The non-competition clause: principles and conditions of validity
The clause may be concluded at the time of the initial employment contract or later by amendment, but it must be in writing. If the employment contract does not contain it, it may result from a collective agreement if compulsory and provided the employee is informed when s/he is hired (Employment Division of the French Court of Cassation – 8 January 1997).
To be valid, the clause must meet the following four cumulative requirements laid down by case-law. It must:
– be essential to safeguard legitimate business interests (e.g. a waiter/waitress in contact with clients, a travel agency manager, etc.),
– be limited in time,
– be limited in space,
– be compensated.
A clause unlimited in time, or excessively long for the type of job, and a clause forbidding the employee from working in an overly large area, may be held unlawful. Generally speaking, the judge will verify the applicability of the clause based on the company’s imperatives and the employee’s freedom. It may not deprive the employee of employment or defeat the principle of freedom of employment.

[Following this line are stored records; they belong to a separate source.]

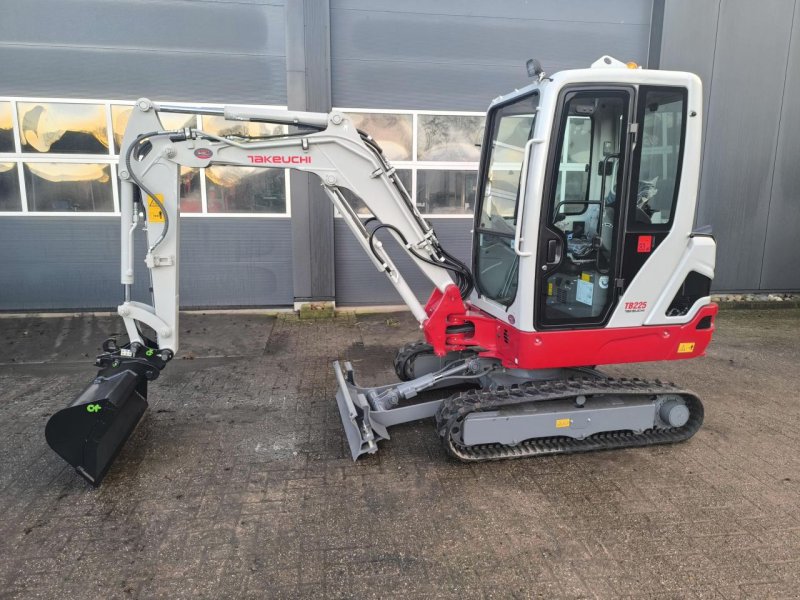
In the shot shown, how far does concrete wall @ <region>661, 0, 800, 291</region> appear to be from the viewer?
858 cm

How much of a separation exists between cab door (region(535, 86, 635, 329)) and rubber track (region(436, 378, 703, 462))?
1.58ft

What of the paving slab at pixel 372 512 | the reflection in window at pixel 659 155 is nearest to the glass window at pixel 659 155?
the reflection in window at pixel 659 155

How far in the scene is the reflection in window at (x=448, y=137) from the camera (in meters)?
8.43

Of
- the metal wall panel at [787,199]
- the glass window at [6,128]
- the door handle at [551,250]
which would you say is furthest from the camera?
the metal wall panel at [787,199]

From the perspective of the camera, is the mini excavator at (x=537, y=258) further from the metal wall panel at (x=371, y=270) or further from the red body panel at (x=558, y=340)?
the metal wall panel at (x=371, y=270)

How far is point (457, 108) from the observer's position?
8.46 metres

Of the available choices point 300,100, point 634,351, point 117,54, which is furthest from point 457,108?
point 634,351

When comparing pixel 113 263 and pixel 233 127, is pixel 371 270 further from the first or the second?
pixel 113 263

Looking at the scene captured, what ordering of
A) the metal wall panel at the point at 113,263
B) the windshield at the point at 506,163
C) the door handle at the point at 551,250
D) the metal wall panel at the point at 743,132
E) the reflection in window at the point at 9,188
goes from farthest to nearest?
the metal wall panel at the point at 743,132 → the metal wall panel at the point at 113,263 → the reflection in window at the point at 9,188 → the windshield at the point at 506,163 → the door handle at the point at 551,250

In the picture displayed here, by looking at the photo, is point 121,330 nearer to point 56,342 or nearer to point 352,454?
point 56,342

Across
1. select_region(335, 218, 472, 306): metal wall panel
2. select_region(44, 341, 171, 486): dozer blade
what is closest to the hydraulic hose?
select_region(44, 341, 171, 486): dozer blade

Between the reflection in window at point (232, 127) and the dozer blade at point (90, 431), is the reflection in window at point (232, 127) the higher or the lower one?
the higher one

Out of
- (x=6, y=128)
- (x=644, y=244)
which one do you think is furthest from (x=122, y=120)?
(x=644, y=244)

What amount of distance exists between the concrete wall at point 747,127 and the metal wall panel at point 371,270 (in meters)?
4.22
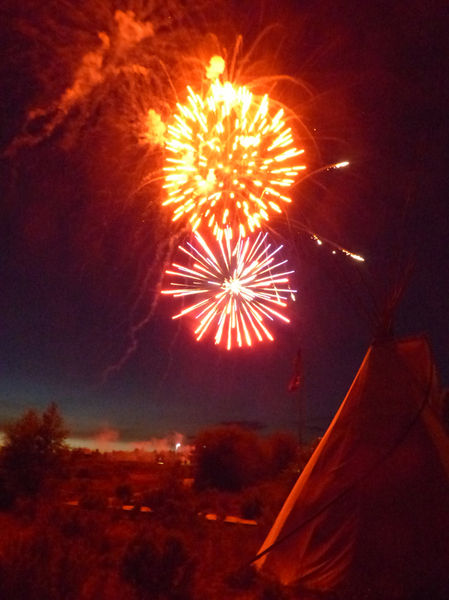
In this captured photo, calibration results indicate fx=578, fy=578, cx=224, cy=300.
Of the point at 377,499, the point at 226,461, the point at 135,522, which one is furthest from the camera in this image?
the point at 226,461

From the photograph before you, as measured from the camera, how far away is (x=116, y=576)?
29.2 ft

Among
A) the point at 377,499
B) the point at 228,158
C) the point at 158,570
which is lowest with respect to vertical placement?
the point at 158,570

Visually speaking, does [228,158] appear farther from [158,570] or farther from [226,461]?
[226,461]

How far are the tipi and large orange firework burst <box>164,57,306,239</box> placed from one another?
369cm

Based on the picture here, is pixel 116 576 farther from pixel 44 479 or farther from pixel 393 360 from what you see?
pixel 44 479

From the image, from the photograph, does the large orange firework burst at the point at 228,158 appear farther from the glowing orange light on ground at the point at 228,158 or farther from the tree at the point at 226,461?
the tree at the point at 226,461

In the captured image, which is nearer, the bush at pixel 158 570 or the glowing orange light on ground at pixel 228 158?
the bush at pixel 158 570

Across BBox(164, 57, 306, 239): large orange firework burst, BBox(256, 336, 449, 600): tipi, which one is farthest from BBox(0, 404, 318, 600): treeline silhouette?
BBox(164, 57, 306, 239): large orange firework burst

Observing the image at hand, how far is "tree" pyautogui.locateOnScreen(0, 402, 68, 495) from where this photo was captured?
1941 centimetres

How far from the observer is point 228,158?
10.6 meters

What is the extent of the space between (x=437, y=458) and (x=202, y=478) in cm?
1697

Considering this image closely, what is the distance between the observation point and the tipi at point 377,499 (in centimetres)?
810

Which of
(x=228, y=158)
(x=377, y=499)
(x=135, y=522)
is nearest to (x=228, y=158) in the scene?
(x=228, y=158)

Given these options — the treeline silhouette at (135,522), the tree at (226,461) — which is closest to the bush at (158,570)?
the treeline silhouette at (135,522)
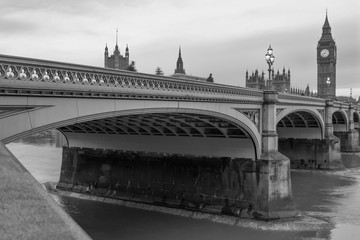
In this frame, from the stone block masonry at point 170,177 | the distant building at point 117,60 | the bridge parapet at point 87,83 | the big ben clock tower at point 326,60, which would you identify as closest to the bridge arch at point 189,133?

The financial compensation may not be derisory. It is usually proportional to the employee’s salary and to the period of non-competition. Such compensation is only paid when the clause is applied and must not vary depending on how the contract is terminated (Employment Division of the French Court of Cassation – 14 April 2016).
Particular care should be taken when drafting the clause as the employer may not decide unilaterally to waive it unless the contract so provides. Therefore, an employer wishing to exempt his/her employee from the obligation not to compete, when neither the contract nor the collective agreement contain any such provision, may see his employee demand its application.
L’illicéité Unlawfulness and invalidity of the non-competition clause
If a clause does not comply with the criteria established in the above decisions, the court sanctions its unlawfulness by invalidating the clause. Hitherto, the courts considered that the nullity of the clause caused the employee a prejudice.
Reparation for the prejudice was then automatic, whether or not the employee complied with the non-competition clause after termination of the contract. However, damages varied in amount depending on his/her compliance or non-compliance with the clause.
In a decision of 13 April 2016, the Employment Division of the French Court of Cassation went back on prior decisions and overturned the case-law. An employee may no longer invoke an automatic prejudice, as was formerly the case, and must now prove the existence of a loss caused by the invalidity of the clause.
While this possibility still exists where the employee complies with the clause, it would seem difficult for him to rely on the invalidity of the clause if he did not respect it after the end of the contract.
In a second decision of 17 May 2016, and then in a third decision of 25 May 2016, the Employment Division of the French Court of Cassation confirmed the judge’s sovereign power to decide on the existence of a prejudice and its assessment.
In the case, the court considered that the employee, who had taken over a business competing with that of his former employer, in breach of the non-competition clause, although invalid, could not claim a prejudice caused, by definition, by the invalidity of the clause.